CrossFit training does not take place in a gym. Indeed, Glassman prides himself on being thrown out of many gyms as a trainer. Instead it takes place in a dedicated space Glassman calls “the box”. To allow for the diversity and variance of workout techniques, the box is stripped of machines and mirrors, providing open space for collective workouts.
CrossFit is often understood as a primitivizing, backward-looking model of fitness—a point easily substantiated by its embrace of the paleo diet. However, the subject that CrossFit seeks to shape is not a pre-historic, paleolithic man. Nor is it the commercial gym-goer, adapted to the stresses and strains of everyday middle-class life. Instead, the ideal CrossFitter is the policeman, the fireman and the soldier—one who must be prepared at any moment for unpredictable acts of violence from a hostile nature and humanity. The subject of CrossFit is a deeply dystopian future human who must fight to survive.
Min Wong’s exhibition Lone Wolf (2022) presents a box, framed by a cube.
The box—a CrossFit box—is produced by the exhibition’s centrepiece, a steel workout rig. The rig includes various functional elements that one would find in a CrossFit box (rubber mats, bars for chin-ups, a rope) and various non-functional elements that gesture to the 1970s history from which it emerged (crystals, plants, books on wellness). The shape of the box springs up around this set-up like a gestalt.
The box is also given definition by a force that pushes in from outside it: the walls of the gallery itself. Here the work points to another history of the late 20th-century subject. In a set of essays published in ArtForum in 1976, the writer and artist Brian O’Doherty explained how the seemingly passive space of the “white cube” became in the modern era an active agent in the production of art. By carefully bracketing out the outside world, O’Doherty argued, the white cube not only elevated the aesthetic objects within it, but produced a particular type of art-viewing subject.

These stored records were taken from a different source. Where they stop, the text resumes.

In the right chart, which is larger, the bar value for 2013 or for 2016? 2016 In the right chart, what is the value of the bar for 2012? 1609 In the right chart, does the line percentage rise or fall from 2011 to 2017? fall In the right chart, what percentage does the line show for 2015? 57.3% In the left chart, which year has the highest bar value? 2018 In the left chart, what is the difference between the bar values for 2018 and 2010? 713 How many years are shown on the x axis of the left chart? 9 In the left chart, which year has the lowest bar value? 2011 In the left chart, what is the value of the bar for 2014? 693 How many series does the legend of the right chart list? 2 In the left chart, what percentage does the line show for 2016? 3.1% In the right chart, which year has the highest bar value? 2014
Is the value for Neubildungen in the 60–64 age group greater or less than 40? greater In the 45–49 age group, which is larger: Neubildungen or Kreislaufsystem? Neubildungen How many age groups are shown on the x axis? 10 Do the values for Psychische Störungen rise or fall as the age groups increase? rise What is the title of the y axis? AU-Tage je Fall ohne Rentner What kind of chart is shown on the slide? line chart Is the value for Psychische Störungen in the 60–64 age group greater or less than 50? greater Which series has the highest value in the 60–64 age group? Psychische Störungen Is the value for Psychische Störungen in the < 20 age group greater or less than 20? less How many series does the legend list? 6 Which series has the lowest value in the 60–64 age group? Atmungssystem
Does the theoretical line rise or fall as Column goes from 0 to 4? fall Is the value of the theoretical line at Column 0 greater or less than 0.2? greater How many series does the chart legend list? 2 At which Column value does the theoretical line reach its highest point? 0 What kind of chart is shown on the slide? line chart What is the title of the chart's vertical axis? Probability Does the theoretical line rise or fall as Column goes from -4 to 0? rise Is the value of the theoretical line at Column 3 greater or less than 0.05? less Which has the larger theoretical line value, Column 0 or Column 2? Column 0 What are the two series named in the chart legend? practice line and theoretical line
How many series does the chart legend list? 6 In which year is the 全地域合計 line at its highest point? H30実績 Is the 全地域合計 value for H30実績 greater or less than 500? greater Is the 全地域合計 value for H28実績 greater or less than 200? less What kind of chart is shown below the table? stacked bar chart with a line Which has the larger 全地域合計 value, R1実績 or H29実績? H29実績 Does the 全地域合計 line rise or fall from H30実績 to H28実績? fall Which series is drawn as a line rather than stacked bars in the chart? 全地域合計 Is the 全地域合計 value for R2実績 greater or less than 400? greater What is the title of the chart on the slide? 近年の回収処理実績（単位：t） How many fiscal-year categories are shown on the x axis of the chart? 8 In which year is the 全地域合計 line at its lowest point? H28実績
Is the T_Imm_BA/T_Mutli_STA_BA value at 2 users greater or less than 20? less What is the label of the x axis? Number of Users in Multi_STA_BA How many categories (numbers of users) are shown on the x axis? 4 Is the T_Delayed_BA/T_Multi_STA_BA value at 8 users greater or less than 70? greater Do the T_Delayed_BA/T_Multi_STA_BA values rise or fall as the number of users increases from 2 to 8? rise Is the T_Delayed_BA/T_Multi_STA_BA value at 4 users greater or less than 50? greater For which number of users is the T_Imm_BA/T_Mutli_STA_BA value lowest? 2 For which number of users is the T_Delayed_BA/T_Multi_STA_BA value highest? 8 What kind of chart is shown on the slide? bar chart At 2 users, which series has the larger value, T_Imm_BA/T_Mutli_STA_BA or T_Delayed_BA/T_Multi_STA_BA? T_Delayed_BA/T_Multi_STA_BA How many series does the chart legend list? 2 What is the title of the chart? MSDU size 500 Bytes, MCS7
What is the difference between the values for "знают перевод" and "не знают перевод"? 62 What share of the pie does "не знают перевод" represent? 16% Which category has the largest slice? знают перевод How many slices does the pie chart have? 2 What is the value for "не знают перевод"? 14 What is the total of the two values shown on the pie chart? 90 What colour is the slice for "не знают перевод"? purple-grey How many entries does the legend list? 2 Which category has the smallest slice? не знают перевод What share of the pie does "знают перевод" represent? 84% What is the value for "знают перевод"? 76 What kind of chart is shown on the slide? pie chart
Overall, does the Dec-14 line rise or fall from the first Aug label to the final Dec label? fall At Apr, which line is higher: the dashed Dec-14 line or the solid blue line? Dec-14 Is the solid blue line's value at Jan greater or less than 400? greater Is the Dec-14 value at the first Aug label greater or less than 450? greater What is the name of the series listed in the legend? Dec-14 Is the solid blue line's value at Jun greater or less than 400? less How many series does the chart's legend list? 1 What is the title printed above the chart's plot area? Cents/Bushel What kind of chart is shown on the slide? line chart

If the box was designed as a training ground for fitness, the white cube was a training ground for perceptual experience.
In Lone Wolf, the spaces of the box and the cube, and their respective ideal subjects, glitch in and out of each other. What sort of artwork is this?
Although it evokes familiar themes of the body, the community and care, Lone Wolf is not a work of socially engaged art. The work is not participatory. You are not invited to use the rig, nor to sit on the beanbags and read.
Neither is the work an attempt to critique the institutions of CrossFit or art. As the spaces of both the cube and the box stand framed by the other, there is no place left from which such distanced critique could take place.
Lone Wolf is, perhaps, best understood as an architectural project, one that gathers together with great precision a specific cluster of the forces that have given shape to subjectivity in the late 20th century. Fusing CrossFit’s survivalist body with the white cube’s refined perceptual apparatus, Lone Wolf is a factory for a new future supersubject—one that sits on a knife-edge between utopia and dystopia.